私は、今、旧ソ連のウクライナの首都、キエフ市に住んでいます。
うちの妻は、キロヴォゴロド州の農家出身です。キロヴォゴロド州は、今ひとつアピールするものがない地味なところで、こちらのある旅行社のパンフレットにも、キエフ、クリミヤ、オデッサなどがはなやかなのに比べて、『キロヴォゴロド州』
だけで何の解説もなく、写真も白い花のさく蕎麦畑がぽつんと印刷されているだけという扱いです。社会科の授業で 『コルホーズ』 とか 『肥沃な黒土地帯』
とか丸暗記されたことがある方もいらっしゃるでしょうが、妻の実家の村もこの黒土地帯の真っ平らなステップの真ん中を流れる川沿いにあり、まわりには工場など廃棄ガスの出るようなものは、全然ありません。
これから、『お肉』 のお話しをしますけど、私の両親も 「なんて、えげつないことを、、、」 と言っていましたし、気が滅入りそうな方、必ず抗議したくなる方は、お読みにならない方がいいかもしれません。
ただ、ご理解願いたいのは、私は別に興味本位で動物を 『お肉』 にしているのではありません、食べるために処理しているのです。ウクライナはまだ肉の流通が、整備されていませんし、一般の食料品店のお肉は、品質と保存状態が悪いので買う人はあまりいません。お肉や野菜は、農家のおばちゃんたちが、かついで来て、市場で生産者から直接買うことになります。
先進国、特に日本ではお肉といえばパックされた骨なしの物ですが、こちらで肉といえば 『骨つき』 が常識です。当然、買い手の主婦たちは、「骨ばっかりじゃない!」
と言って値切りますし、売り手もうまく骨をかくしながら 「ほら、いいお肉でしょ」 といって売りさばきます。でも骨があっても普通家庭では、骨からスープのだしをとりますから、まったく無駄にはならないのですが。
さて、こちらで暮らし始めて間もないころ、市場である女の人が 「骨のない肉はないの!」 と言ってしつこく値引きを要求するのに、とうとう農家のおばちゃんが腹を立てて
「豚には必ず骨があるんだよ、骨がないのがほしかったら、ソーセージでも買いなさいよ!!」 と反撃しているところに出くわしました。確かに、豚には骨があるということが頭でわかっていても、お肉は骨なしがインプットされていた日本人としては、みょうに感心した覚えがあります。
誰かが家畜を育てて、屠殺して、骨をくだいて、切り分け、私たちの家庭でお肉として料理になるという、当り前のことがウクライナでは日本より明確に認識できるのです。
妻の実家では、以前は牛や豚もいたそうですが、今はにわとりと七面鳥、やぎとうさぎを5、60ぴき (むかし、小学校でうさぎは鳥のように一わ、二わと数えますと習ったのですが、、、?)
ほど飼っています。
『田舎でのんびり』、『のどかな農村の生活』 とか思ってはいけません。自給自足の生活で、こちらの農家の仕事は手作業が多く、早朝から夜おそくまで重労働の日々です。電気、電話、プロパンガスはありますが、水は井戸からくみ上げてバケツで運びます。生活の中で、うさぎは大切な食料なのです。
舅は、若いころに大病して、最近は体調があまりすぐれません。白内症の手術もして視力が落ちたので、うさぎをさばくのも、手探りでなかなか大変です。私は都会育ちで、クワやカマなど、もちろんうまく使えないので、田舎に行ってもうさぎの餌を運んだりぐらいしか、手助けできないのです。「おまえは、ゆっくり釣でもしていたらいいから」
と言われるのですが、やはり何か手伝いたいと思って、お父さんにうさぎをお肉にする方法を教えてもらうことにしました。(その詳細は省略させていただきます。)
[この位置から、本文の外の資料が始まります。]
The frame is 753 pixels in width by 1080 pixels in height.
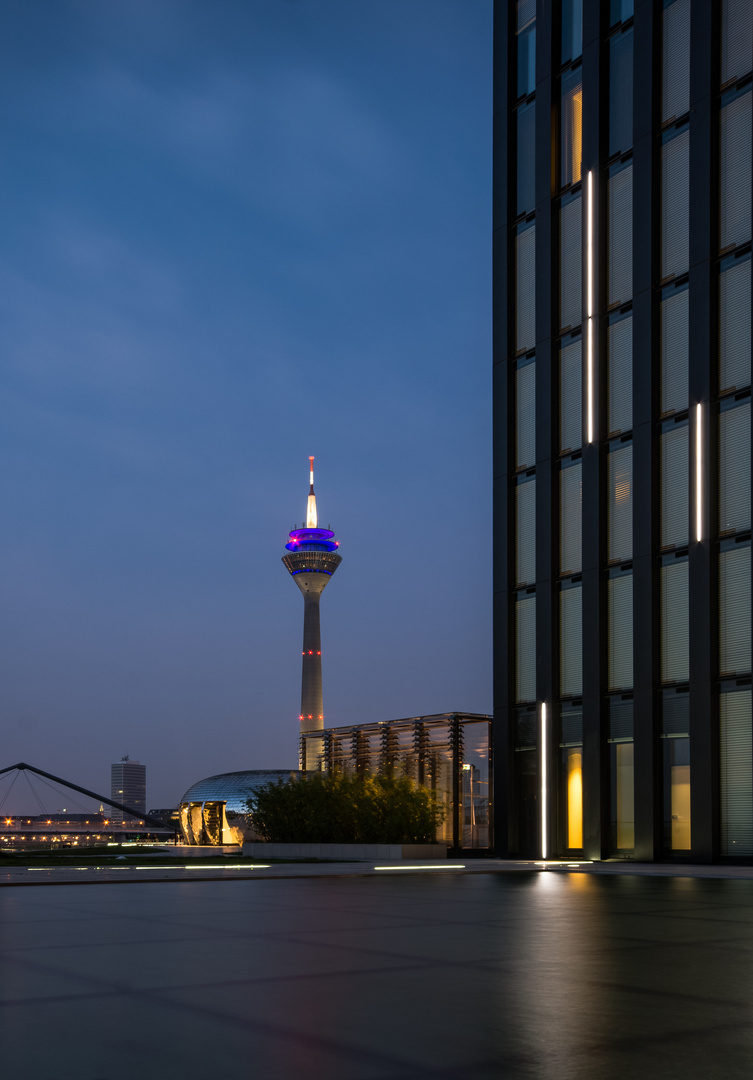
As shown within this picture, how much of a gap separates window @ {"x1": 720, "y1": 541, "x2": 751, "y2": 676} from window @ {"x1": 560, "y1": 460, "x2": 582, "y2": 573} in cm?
578

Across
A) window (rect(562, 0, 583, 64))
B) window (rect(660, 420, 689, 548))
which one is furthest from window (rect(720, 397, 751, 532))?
window (rect(562, 0, 583, 64))

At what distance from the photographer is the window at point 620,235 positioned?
32.8 meters

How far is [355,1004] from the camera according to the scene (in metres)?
5.80

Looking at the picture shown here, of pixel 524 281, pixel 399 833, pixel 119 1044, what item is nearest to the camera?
pixel 119 1044

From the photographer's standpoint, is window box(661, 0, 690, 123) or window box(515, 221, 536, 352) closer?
window box(661, 0, 690, 123)

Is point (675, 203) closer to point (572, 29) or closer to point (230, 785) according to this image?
point (572, 29)

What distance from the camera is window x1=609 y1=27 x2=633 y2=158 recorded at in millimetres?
33062

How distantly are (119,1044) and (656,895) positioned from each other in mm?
11517

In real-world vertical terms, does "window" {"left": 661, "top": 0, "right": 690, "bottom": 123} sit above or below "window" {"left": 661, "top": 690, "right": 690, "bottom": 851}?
above

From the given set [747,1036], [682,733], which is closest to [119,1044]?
[747,1036]

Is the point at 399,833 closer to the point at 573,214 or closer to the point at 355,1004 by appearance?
the point at 573,214

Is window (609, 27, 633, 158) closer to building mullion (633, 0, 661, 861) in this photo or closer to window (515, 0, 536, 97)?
building mullion (633, 0, 661, 861)

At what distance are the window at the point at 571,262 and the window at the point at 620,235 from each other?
1131mm

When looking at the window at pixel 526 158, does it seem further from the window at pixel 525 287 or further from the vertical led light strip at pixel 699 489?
the vertical led light strip at pixel 699 489
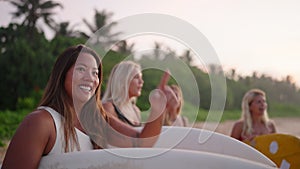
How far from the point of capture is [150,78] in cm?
1623

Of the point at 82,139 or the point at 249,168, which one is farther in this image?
the point at 82,139

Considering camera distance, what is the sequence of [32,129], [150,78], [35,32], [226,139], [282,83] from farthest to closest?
1. [282,83]
2. [35,32]
3. [150,78]
4. [226,139]
5. [32,129]

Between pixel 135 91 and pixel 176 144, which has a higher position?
pixel 135 91

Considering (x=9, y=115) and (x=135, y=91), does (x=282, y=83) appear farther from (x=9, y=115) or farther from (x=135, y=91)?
(x=135, y=91)

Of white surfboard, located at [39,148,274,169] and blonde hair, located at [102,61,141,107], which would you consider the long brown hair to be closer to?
white surfboard, located at [39,148,274,169]

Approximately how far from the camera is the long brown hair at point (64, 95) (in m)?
1.71

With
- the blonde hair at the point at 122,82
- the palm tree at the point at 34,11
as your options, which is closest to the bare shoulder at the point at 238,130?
the blonde hair at the point at 122,82

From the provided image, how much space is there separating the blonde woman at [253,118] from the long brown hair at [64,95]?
289 centimetres

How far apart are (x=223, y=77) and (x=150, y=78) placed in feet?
47.3

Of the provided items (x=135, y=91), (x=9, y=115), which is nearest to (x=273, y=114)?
(x=9, y=115)

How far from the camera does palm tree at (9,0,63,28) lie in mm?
19000

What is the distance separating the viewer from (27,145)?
1541mm

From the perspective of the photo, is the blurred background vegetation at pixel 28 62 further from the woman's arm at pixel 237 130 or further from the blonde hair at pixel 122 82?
the blonde hair at pixel 122 82

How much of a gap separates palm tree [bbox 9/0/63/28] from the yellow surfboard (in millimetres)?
16497
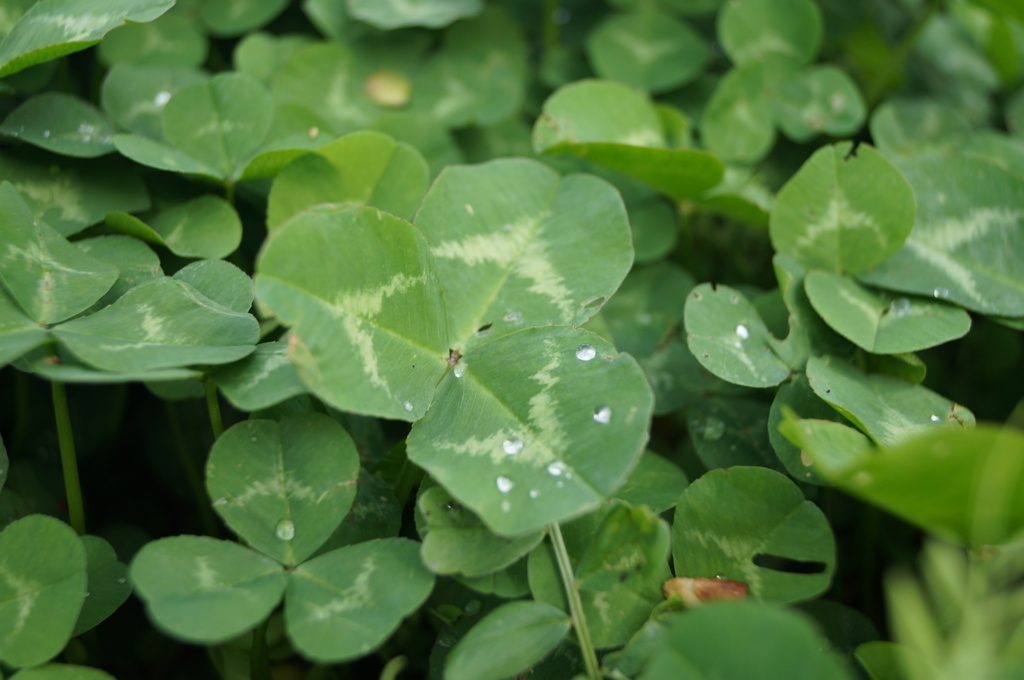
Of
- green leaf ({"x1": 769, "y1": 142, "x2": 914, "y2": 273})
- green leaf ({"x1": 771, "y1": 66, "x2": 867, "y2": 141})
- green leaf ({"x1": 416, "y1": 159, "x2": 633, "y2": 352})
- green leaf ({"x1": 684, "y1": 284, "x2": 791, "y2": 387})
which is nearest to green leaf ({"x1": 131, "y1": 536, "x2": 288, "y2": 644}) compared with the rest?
green leaf ({"x1": 416, "y1": 159, "x2": 633, "y2": 352})

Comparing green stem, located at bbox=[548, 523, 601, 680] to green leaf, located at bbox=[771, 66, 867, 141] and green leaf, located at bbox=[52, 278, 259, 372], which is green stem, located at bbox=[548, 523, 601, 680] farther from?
green leaf, located at bbox=[771, 66, 867, 141]

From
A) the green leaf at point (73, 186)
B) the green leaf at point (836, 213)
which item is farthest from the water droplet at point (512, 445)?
the green leaf at point (73, 186)

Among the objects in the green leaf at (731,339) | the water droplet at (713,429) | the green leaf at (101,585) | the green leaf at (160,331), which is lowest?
the water droplet at (713,429)

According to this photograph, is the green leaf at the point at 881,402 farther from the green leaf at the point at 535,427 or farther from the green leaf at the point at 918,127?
the green leaf at the point at 918,127

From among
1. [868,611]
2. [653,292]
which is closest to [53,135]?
[653,292]

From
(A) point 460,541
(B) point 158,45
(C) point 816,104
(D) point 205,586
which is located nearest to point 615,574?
(A) point 460,541

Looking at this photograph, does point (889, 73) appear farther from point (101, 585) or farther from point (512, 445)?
point (101, 585)

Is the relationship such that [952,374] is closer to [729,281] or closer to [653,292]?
[729,281]
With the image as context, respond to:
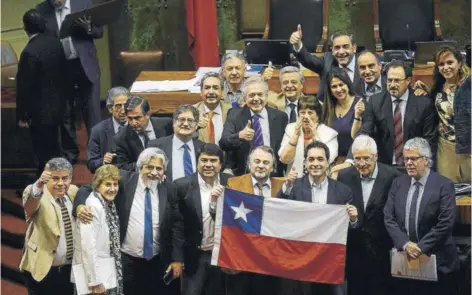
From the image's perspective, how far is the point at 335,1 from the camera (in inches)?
658

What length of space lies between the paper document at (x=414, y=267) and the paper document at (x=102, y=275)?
2.00 m

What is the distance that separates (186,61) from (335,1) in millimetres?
1568

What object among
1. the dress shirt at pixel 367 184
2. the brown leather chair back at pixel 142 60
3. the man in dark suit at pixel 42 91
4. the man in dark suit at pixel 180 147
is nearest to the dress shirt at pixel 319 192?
the dress shirt at pixel 367 184

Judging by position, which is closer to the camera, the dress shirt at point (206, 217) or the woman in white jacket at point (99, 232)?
the woman in white jacket at point (99, 232)

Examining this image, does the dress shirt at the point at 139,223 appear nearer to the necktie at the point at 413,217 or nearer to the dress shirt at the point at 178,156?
the dress shirt at the point at 178,156

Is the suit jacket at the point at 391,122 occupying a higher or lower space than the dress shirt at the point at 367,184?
higher

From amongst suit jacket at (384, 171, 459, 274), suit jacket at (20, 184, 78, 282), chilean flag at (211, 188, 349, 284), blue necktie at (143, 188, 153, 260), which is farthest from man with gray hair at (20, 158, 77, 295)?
suit jacket at (384, 171, 459, 274)

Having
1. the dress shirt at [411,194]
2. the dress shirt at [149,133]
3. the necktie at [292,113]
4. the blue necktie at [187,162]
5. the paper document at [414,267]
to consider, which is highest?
the necktie at [292,113]

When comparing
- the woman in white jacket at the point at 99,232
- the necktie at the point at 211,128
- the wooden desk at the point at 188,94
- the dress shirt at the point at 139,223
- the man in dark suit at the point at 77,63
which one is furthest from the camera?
the man in dark suit at the point at 77,63

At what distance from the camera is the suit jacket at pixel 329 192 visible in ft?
40.3

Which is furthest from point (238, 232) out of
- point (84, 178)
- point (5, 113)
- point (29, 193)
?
point (5, 113)

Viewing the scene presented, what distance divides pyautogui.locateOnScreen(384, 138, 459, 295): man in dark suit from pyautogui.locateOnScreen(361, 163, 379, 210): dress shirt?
6.8 inches

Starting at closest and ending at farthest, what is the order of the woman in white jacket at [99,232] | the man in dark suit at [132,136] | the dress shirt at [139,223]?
the woman in white jacket at [99,232]
the dress shirt at [139,223]
the man in dark suit at [132,136]

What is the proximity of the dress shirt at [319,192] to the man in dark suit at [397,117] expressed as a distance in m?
0.85
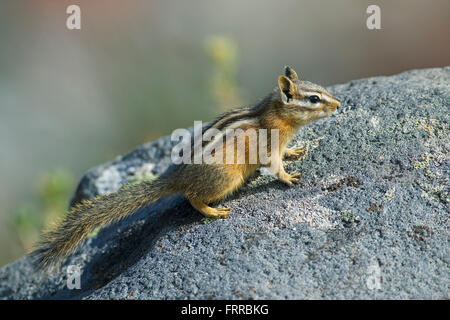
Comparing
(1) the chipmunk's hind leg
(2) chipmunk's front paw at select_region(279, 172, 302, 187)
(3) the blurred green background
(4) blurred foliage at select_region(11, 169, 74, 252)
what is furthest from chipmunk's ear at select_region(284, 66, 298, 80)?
(3) the blurred green background

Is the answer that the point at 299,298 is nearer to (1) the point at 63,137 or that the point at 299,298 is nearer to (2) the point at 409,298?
(2) the point at 409,298

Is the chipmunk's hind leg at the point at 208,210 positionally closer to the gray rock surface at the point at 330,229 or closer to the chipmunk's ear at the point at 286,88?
the gray rock surface at the point at 330,229

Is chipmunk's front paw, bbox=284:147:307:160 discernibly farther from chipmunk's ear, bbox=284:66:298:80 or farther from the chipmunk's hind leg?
the chipmunk's hind leg

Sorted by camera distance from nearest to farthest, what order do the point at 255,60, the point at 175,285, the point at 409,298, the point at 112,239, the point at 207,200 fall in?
the point at 409,298
the point at 175,285
the point at 207,200
the point at 112,239
the point at 255,60

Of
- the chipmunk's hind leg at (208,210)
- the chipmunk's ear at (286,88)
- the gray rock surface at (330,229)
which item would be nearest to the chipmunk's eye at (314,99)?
the chipmunk's ear at (286,88)

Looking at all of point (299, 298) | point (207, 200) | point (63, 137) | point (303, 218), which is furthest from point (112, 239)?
point (63, 137)
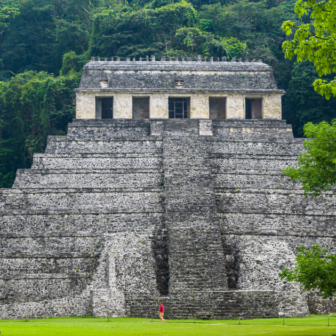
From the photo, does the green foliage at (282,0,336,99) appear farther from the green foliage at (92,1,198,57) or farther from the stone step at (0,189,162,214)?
the green foliage at (92,1,198,57)

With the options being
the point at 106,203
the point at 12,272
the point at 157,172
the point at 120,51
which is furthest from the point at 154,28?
the point at 12,272

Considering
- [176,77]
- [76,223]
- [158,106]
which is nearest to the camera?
[76,223]

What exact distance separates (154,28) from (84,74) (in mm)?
7582

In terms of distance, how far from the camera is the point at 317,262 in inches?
415

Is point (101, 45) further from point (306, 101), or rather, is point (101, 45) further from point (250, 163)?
point (250, 163)

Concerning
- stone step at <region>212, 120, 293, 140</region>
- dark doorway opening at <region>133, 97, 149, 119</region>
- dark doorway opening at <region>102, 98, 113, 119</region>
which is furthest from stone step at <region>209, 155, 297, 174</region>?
dark doorway opening at <region>102, 98, 113, 119</region>

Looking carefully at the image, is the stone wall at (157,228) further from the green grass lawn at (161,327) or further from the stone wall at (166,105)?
the stone wall at (166,105)

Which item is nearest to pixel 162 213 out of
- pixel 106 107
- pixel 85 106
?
pixel 85 106

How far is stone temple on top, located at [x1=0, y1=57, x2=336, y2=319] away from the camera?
1554cm

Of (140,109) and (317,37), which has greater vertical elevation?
(140,109)

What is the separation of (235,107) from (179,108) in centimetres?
274

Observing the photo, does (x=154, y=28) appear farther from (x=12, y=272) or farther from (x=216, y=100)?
(x=12, y=272)

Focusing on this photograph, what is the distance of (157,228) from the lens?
18562 mm

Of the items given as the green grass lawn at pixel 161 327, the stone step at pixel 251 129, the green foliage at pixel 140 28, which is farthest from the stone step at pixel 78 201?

以前はうさぎの毛皮は、業者が村々をまわって買い集めていたそうで、農家にとって大切な現金収入だったようです。今はこうした業者もこの村まで、めったにやってこなくなり、毛皮は納屋の中に、いっぱいたまったままになっています。
実際に生きているものをお肉にして食べてみると、本当に感謝の気持ちが湧いてきて、少し感動しました。もしかすると、当り前のことを何やら意味ありげに書いているだけかもしれませんし、年に1、2回この村にやって来て手伝うだけで、ひとり納得して満足しているだけかもしれません。
しかし特に日本の都会で育つと、私たちは、こうした当り前のことを知らぬまま、食べ物を無駄にしていることも多いのではないでしょうか。
子供たちにも、生きているものを、かわいがったり大切にしたりする気持ちを育てるとともに、食卓のお肉も生きていたんだから、残さず大切に食べるように教えたいものです。